Программа для граждан Индии за границей (Overseas Citizen of India или OCI) не является альтернативой двойного гражданства, но дает ряд дополнительных прав выходцам из Индии, которые являются гражданами других стран. OCI не является аналогом двойного гражданства и не обеспечивает всех благ, доступных гражданам Индии. Однако, дает вам пожизненное право въезжать в Индию без визы и освобождает вас от необходимости сообщать о пребывании и передвижении по стране в полицию. Главное что бы вы или кто-то из членов вашей семьи никогда не жили в настоящем или прошлом на территории Пакистана или Бангладеш.

----------


## Bhishma das

> Нету там никакой кастовой системы уже, демократия там)


Да, официально кастовая система вне закона, однако правоверные индусы истово её блюдут!  :smilies: 

Вот, например, недавно в штате Тамил Наду была устроена показательная расправа (с летальным исходом) над  юношей и девушкой, посмевшими заключить межкастовый брак.

Харе Кришна!

----------


## Bhishma das

> Программа для граждан Индии за границей (Overseas Citizen of India, или с) не является альтернативой двойного гражданства, но дает ряд дополнительных прав выходцам из Индии, которые являются гражданами других стран.


Точнее говоря, для этнических индийцев, поскольку граждане Индии в OCI не нуждаются!  :smilies: 

Иностранец-неиндиец также может подать документы на получение OCI спустя два года после заключения брака с гражданином Индии.




> OCI не является аналогом двойного гражданства и не обеспечивает всех благ, доступных гражданам Индии. Однако, дает вам пожизненное право въезжать в Индию без визы и освобождает вас от необходимости сообщать о пребывании и передвижении по стране в полицию.


Не требуется и региcтрация в полиции (FRRO).

Основные ограничения в правах следующие:
1. Нет права голоса (нельзя участвовать в национальных выборах).
2. Нельзя получить работу в государственном учреждении, в т.ч., нельзя быть избранным на официальные посты.
Есть и другие ограничения.

Харе Кришна!

----------


## Александр 2

Может я покажусь смешным но почему в Индии не может быть место для преданного где не надо никакого гражданство и вообще, ты живешь там без паспорта. Не надо ни каких бумаг.

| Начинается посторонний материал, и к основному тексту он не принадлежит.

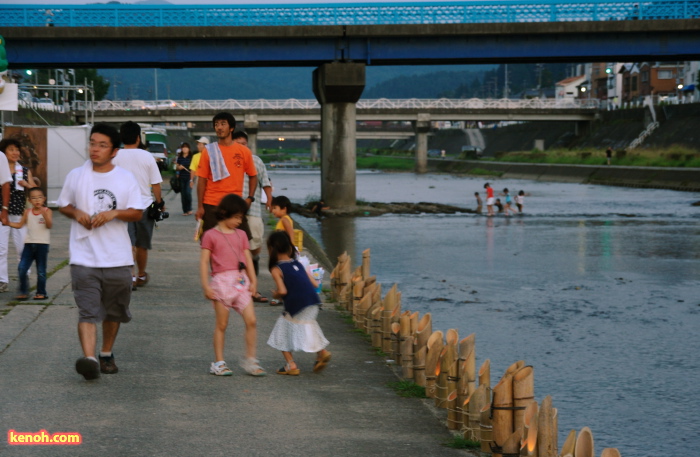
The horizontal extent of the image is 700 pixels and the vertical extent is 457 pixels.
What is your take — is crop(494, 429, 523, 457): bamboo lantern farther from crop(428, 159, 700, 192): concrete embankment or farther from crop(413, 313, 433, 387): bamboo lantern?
crop(428, 159, 700, 192): concrete embankment

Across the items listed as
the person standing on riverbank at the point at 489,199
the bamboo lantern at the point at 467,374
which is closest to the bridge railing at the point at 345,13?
the person standing on riverbank at the point at 489,199

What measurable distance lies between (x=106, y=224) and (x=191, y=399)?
1.50 m

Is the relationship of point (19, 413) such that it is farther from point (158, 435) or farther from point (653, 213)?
point (653, 213)

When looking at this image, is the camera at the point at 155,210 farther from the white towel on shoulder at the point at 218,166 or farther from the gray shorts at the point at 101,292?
the gray shorts at the point at 101,292

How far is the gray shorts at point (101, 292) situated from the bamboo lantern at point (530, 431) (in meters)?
3.39

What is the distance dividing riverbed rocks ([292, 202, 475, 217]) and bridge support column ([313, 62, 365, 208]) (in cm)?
43

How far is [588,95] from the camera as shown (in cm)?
16588

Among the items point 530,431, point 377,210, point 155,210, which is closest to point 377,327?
point 155,210

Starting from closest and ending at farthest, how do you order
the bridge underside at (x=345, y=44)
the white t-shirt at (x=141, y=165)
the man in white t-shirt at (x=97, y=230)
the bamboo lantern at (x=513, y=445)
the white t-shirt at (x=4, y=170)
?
the bamboo lantern at (x=513, y=445), the man in white t-shirt at (x=97, y=230), the white t-shirt at (x=4, y=170), the white t-shirt at (x=141, y=165), the bridge underside at (x=345, y=44)

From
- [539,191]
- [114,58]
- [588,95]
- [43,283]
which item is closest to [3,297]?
[43,283]

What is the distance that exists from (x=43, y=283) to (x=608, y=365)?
6611mm

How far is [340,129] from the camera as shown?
3444cm

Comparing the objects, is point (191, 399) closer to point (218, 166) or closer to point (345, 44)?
point (218, 166)

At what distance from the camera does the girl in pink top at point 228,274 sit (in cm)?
743
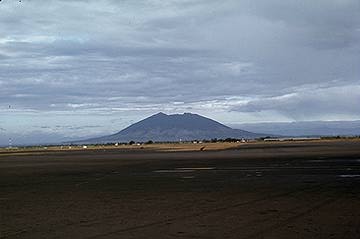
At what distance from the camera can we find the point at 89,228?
12867 mm

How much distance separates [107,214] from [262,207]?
462cm

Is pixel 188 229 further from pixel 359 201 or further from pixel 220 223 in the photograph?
pixel 359 201

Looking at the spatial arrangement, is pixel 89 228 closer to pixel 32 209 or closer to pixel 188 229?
pixel 188 229

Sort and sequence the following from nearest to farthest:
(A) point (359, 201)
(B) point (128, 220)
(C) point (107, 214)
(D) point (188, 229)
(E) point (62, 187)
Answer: (D) point (188, 229)
(B) point (128, 220)
(C) point (107, 214)
(A) point (359, 201)
(E) point (62, 187)

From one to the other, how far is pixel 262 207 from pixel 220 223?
10.9ft

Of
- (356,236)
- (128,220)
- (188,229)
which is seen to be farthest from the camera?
(128,220)

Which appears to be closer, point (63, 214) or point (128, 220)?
point (128, 220)

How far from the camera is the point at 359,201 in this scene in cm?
1703

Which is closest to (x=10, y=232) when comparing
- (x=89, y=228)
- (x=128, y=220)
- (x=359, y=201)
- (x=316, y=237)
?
(x=89, y=228)

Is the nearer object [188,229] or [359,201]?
[188,229]

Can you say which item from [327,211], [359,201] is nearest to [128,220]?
[327,211]

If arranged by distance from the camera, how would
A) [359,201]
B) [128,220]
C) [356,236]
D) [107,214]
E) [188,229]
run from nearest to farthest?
[356,236]
[188,229]
[128,220]
[107,214]
[359,201]

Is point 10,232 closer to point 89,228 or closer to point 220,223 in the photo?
point 89,228

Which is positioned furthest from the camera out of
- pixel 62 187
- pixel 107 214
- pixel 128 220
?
pixel 62 187
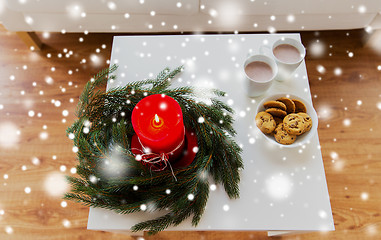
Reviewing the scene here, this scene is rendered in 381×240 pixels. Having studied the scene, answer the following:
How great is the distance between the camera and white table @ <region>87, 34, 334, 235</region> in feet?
2.60

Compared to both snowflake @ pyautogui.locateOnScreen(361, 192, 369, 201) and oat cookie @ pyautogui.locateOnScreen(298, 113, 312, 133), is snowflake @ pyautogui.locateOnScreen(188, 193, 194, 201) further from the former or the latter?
snowflake @ pyautogui.locateOnScreen(361, 192, 369, 201)

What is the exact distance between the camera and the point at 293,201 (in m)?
0.81

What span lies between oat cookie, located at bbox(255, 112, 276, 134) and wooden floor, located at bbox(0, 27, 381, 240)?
600mm

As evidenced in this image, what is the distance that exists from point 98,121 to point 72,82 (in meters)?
0.80

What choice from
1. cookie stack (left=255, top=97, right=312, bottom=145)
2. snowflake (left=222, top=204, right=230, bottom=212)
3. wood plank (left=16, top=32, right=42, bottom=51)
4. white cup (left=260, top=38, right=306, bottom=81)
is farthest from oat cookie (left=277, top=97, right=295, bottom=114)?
wood plank (left=16, top=32, right=42, bottom=51)

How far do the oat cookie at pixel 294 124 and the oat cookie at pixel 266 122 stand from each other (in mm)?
34

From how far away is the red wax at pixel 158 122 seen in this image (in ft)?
2.03

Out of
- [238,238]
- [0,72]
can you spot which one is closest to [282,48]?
[238,238]

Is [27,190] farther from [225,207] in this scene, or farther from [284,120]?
[284,120]

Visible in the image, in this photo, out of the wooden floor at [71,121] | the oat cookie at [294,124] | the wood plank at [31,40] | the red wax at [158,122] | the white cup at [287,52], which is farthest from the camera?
the wood plank at [31,40]

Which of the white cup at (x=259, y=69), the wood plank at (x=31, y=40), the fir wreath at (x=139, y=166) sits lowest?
the fir wreath at (x=139, y=166)

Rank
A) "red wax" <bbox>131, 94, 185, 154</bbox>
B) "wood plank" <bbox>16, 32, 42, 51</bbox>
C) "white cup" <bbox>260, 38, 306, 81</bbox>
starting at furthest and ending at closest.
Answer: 1. "wood plank" <bbox>16, 32, 42, 51</bbox>
2. "white cup" <bbox>260, 38, 306, 81</bbox>
3. "red wax" <bbox>131, 94, 185, 154</bbox>

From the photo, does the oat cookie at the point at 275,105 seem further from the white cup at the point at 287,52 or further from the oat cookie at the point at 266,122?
the white cup at the point at 287,52

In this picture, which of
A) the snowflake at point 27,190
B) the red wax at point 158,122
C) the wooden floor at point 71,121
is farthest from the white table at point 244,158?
the snowflake at point 27,190
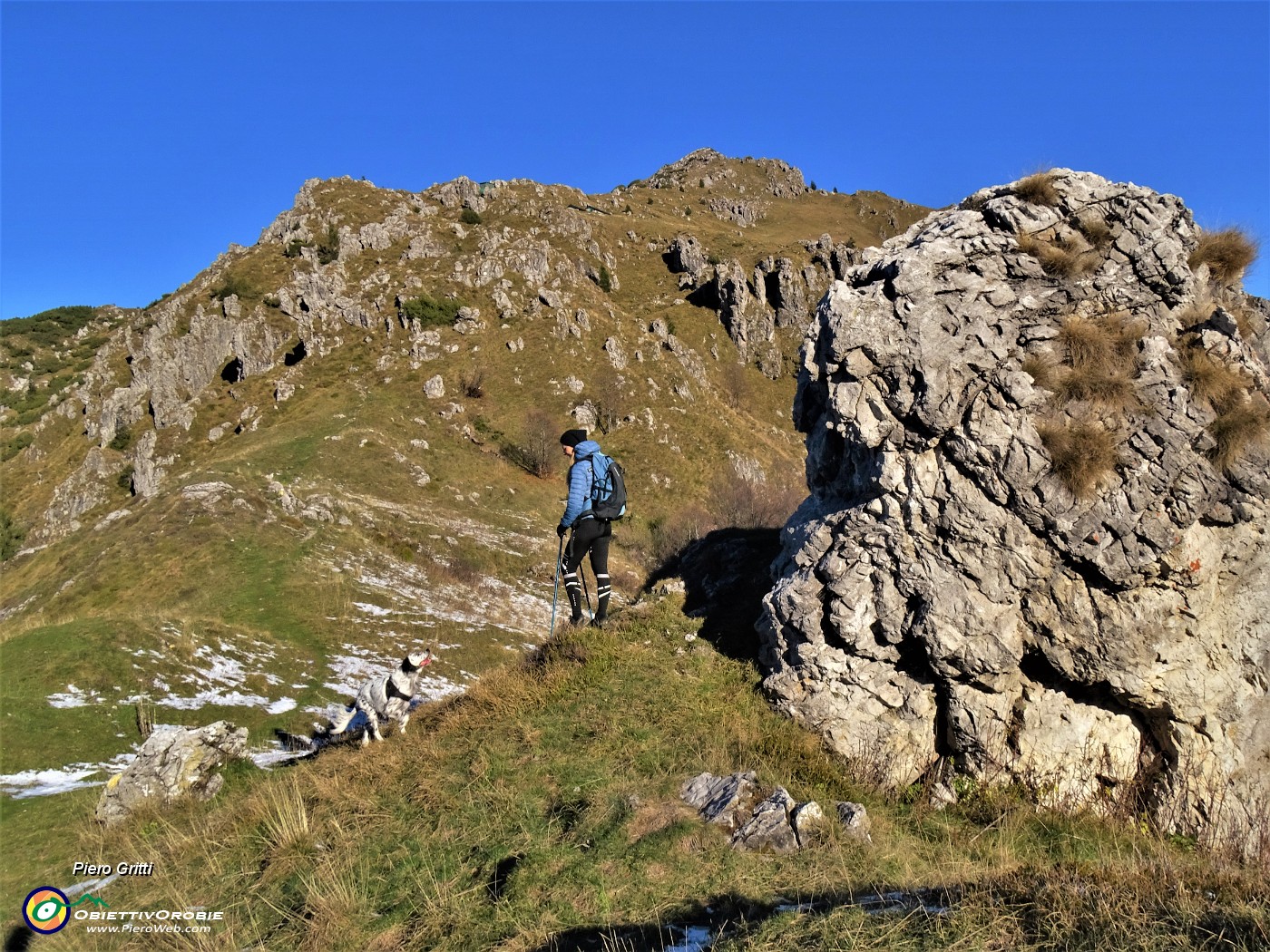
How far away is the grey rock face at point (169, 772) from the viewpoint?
384 inches

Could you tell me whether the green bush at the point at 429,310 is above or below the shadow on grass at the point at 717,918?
above

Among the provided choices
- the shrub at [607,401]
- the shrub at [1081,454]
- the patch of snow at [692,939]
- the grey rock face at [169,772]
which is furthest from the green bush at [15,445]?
the shrub at [1081,454]

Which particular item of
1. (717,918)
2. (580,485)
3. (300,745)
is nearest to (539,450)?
(300,745)

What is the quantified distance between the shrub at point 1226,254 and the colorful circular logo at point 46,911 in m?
16.2

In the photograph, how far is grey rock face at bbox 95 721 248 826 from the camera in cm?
977

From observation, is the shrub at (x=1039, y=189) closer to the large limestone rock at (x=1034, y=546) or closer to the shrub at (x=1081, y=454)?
the large limestone rock at (x=1034, y=546)

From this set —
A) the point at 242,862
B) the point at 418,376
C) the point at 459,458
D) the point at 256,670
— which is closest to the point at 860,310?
the point at 242,862

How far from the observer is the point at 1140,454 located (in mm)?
8539

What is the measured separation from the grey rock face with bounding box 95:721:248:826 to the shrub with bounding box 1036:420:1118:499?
12.9 metres

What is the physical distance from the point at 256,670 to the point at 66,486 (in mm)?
43761

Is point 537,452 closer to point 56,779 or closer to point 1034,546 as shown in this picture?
point 56,779

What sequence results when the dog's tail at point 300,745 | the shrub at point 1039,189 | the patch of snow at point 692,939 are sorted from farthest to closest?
the dog's tail at point 300,745, the shrub at point 1039,189, the patch of snow at point 692,939

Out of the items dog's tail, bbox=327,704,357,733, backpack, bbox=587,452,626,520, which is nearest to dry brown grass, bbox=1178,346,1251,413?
backpack, bbox=587,452,626,520

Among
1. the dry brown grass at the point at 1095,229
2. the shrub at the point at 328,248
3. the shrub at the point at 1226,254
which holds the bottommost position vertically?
the shrub at the point at 1226,254
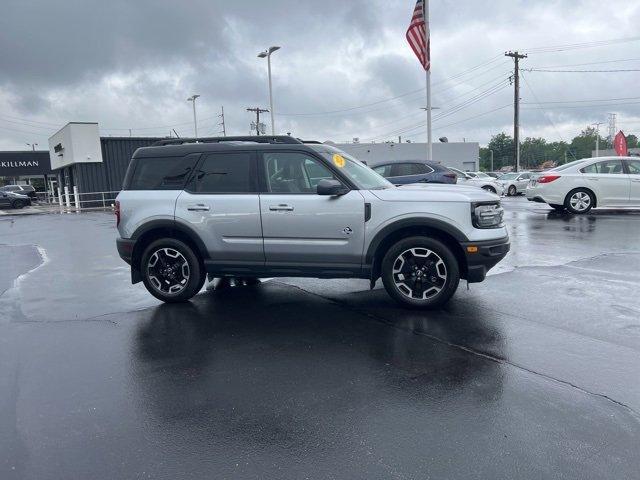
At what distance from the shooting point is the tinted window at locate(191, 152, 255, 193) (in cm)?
627

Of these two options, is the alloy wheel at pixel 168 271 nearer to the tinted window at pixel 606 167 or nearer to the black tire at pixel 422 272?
the black tire at pixel 422 272

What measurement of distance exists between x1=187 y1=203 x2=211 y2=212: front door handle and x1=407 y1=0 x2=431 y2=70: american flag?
52.0 ft

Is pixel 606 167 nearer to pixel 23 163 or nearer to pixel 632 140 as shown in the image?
pixel 23 163

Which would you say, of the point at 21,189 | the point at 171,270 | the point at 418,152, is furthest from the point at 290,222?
the point at 418,152

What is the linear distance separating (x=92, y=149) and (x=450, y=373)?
3428 centimetres

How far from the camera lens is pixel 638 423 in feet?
10.9

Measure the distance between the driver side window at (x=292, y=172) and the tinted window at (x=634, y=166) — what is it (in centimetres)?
1169

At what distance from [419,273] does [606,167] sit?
11063 millimetres

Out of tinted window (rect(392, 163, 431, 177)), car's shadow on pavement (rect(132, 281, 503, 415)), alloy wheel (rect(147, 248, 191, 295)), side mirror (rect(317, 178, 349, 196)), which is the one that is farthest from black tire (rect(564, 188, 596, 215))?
alloy wheel (rect(147, 248, 191, 295))

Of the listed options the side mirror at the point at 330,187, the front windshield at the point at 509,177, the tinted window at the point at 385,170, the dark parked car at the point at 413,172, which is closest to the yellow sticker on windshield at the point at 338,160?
the side mirror at the point at 330,187

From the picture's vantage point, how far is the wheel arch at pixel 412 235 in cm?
566

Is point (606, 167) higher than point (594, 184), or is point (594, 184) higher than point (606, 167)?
point (606, 167)

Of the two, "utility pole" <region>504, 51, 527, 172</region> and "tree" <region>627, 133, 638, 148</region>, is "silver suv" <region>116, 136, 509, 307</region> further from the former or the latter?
"tree" <region>627, 133, 638, 148</region>

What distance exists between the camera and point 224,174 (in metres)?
6.37
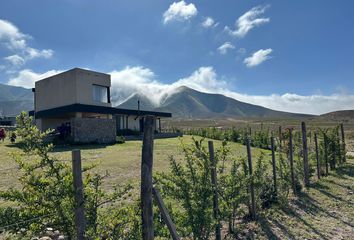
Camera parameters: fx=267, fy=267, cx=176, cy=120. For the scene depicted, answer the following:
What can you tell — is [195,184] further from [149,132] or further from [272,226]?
[272,226]

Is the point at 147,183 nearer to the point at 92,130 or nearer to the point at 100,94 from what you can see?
the point at 92,130

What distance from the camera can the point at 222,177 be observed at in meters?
4.88

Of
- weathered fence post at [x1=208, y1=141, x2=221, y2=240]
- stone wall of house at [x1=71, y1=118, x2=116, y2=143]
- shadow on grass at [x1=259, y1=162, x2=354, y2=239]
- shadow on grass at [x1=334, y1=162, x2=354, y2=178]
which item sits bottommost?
shadow on grass at [x1=259, y1=162, x2=354, y2=239]

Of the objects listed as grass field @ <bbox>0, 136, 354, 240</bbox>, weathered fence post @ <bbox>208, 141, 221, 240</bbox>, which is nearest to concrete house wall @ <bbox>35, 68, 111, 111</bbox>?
grass field @ <bbox>0, 136, 354, 240</bbox>

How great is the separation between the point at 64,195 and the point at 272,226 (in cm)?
438

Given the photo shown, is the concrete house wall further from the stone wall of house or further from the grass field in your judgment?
the grass field

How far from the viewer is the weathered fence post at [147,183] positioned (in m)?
3.12

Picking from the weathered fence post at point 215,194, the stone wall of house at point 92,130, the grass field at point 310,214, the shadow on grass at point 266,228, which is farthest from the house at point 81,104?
the weathered fence post at point 215,194

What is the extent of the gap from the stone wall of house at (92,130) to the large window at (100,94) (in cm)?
635

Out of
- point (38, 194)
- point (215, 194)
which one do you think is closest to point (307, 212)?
point (215, 194)

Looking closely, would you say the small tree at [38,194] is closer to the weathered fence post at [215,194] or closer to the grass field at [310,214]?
the grass field at [310,214]

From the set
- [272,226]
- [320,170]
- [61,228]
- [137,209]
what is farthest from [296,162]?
[61,228]

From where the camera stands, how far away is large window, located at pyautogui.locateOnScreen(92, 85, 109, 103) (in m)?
25.7

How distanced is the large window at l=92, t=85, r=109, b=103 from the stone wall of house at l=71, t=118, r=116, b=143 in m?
6.35
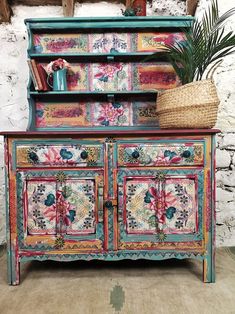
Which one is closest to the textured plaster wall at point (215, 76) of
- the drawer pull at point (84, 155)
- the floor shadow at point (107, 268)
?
the floor shadow at point (107, 268)

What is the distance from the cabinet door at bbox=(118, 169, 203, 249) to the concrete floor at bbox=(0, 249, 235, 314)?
213mm

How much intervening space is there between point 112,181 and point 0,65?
4.45 feet

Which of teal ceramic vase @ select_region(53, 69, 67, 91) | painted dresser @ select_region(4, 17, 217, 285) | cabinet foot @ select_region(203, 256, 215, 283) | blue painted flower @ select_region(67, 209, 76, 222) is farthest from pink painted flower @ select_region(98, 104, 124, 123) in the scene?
cabinet foot @ select_region(203, 256, 215, 283)

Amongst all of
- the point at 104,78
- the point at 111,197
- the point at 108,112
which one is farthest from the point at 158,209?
the point at 104,78

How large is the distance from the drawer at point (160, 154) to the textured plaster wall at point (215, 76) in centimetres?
74

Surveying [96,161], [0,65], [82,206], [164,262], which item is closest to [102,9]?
[0,65]

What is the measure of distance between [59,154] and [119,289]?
30.9 inches

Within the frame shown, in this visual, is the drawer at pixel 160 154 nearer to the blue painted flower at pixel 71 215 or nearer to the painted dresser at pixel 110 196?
the painted dresser at pixel 110 196

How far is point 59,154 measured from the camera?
1.64m

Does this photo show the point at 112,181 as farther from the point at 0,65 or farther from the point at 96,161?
the point at 0,65

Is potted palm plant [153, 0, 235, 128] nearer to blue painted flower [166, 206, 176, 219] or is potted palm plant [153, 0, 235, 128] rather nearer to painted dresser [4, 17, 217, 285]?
painted dresser [4, 17, 217, 285]

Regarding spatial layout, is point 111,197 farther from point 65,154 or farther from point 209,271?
point 209,271

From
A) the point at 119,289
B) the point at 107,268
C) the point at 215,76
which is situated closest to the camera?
the point at 119,289

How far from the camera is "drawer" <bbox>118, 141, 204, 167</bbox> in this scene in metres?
1.63
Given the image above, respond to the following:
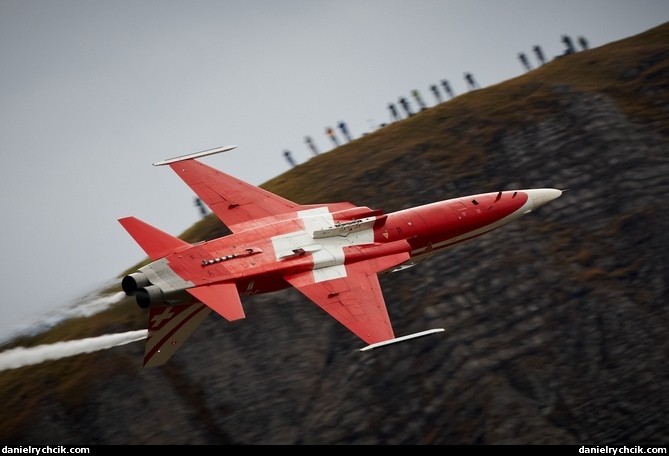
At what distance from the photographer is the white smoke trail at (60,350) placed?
39.6 metres

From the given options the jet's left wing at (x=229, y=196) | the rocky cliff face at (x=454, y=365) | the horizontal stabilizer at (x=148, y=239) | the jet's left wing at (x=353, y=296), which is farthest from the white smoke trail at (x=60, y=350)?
the jet's left wing at (x=353, y=296)

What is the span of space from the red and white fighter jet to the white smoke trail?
5.71 meters

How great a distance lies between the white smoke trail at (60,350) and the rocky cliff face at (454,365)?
1.81 meters

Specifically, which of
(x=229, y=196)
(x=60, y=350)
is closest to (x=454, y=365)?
(x=229, y=196)

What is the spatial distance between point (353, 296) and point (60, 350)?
49.3 ft

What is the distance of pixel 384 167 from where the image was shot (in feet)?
173

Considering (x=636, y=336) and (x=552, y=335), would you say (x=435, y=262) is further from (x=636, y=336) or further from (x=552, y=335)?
(x=636, y=336)

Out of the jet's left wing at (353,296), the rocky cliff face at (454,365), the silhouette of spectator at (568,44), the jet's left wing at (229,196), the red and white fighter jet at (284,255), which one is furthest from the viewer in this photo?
the silhouette of spectator at (568,44)

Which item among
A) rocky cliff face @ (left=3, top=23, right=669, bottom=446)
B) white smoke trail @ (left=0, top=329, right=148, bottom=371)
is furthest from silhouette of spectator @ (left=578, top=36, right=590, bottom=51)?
white smoke trail @ (left=0, top=329, right=148, bottom=371)

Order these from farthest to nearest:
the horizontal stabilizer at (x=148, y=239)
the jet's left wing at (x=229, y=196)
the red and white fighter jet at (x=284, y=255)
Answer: the jet's left wing at (x=229, y=196), the horizontal stabilizer at (x=148, y=239), the red and white fighter jet at (x=284, y=255)

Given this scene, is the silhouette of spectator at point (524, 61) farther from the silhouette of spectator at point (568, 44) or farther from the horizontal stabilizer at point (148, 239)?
the horizontal stabilizer at point (148, 239)

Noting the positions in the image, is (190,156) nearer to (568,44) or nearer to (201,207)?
(201,207)

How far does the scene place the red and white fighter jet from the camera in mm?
32219

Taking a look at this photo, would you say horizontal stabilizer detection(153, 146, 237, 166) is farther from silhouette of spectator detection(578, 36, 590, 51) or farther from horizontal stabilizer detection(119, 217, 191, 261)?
silhouette of spectator detection(578, 36, 590, 51)
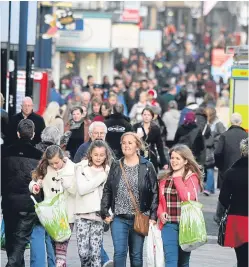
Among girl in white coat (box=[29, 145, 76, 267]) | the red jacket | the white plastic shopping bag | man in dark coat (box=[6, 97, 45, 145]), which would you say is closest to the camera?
the red jacket

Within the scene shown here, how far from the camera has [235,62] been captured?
22750 millimetres

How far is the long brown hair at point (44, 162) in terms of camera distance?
1307cm

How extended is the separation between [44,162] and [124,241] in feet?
3.92

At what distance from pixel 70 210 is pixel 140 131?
6.17m

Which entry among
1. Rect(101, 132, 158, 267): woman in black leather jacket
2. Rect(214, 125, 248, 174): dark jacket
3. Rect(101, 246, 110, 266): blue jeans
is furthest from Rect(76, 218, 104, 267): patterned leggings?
Rect(214, 125, 248, 174): dark jacket

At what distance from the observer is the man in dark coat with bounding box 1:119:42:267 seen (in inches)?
521

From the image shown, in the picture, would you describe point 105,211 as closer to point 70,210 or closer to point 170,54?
point 70,210

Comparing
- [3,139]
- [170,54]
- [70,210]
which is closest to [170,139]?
[3,139]

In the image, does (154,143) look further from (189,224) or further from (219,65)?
(219,65)

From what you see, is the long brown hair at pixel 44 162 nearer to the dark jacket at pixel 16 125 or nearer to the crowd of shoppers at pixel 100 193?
the crowd of shoppers at pixel 100 193

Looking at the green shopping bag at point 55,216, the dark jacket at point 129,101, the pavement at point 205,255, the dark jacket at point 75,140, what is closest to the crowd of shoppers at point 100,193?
the green shopping bag at point 55,216

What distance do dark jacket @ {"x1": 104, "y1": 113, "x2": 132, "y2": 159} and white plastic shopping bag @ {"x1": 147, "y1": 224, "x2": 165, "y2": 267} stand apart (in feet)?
17.0

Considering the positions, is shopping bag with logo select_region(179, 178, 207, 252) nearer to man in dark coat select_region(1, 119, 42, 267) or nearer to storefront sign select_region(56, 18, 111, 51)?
man in dark coat select_region(1, 119, 42, 267)

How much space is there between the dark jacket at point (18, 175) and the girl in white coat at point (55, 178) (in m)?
0.16
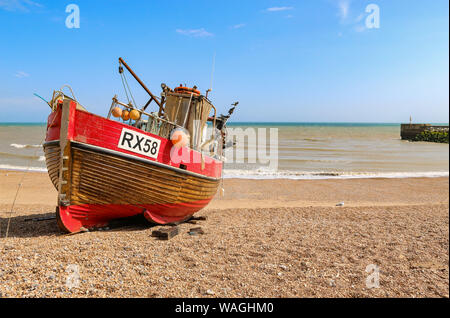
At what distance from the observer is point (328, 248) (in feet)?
18.4

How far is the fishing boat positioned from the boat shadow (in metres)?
0.37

Я в Индии не был и не очень то интересуюсь этим гражданством, по этому мои рассуждение возможно детские.

----------


## Кришна Мохан дас

> Может я покажусь смешным но почему в Индии не может быть место для преданного где не надо никакого гражданство и вообще, ты живешь там без паспорта. Не надо ни каких бумаг.
> 
> Я в Индии не был и не очень то интересуюсь этим гражданством, по этому мои рассуждение возможно детские.


Вы очень наивны.

----------


## Гокуланатх дас

> Может я покажусь смешным но почему в Индии не может быть место для преданного где не надо никакого гражданство и вообще, ты живешь там без паспорта. Не надо ни каких бумаг


Ну есть там такие. Приехали, паспорт в Ямуну и бабаджуют себе. Периодически полиция их отлавливает и вменяет нарушение иммиграционного законодательства. В лучшем случае просто выдворят из страны. А в худшем... говорят, индийские тюрьмы еще хуже наших.

----------


## Bhishma das

> Может я покажусь смешным но почему в Индии не может быть место для преданного где не надо никакого гражданство и вообще, ты живешь там без паспорта. Не надо ни каких бумаг.
> 
> Я в Индии не был и не очень то интересуюсь этим гражданством, по этому мои рассуждение возможно детские.


Мне известен один случай, когда некий гражданин России, въехав в Индию по туристической визе, более десяти лет провёл где-то в Гималаях.

Харе Кришна!

----------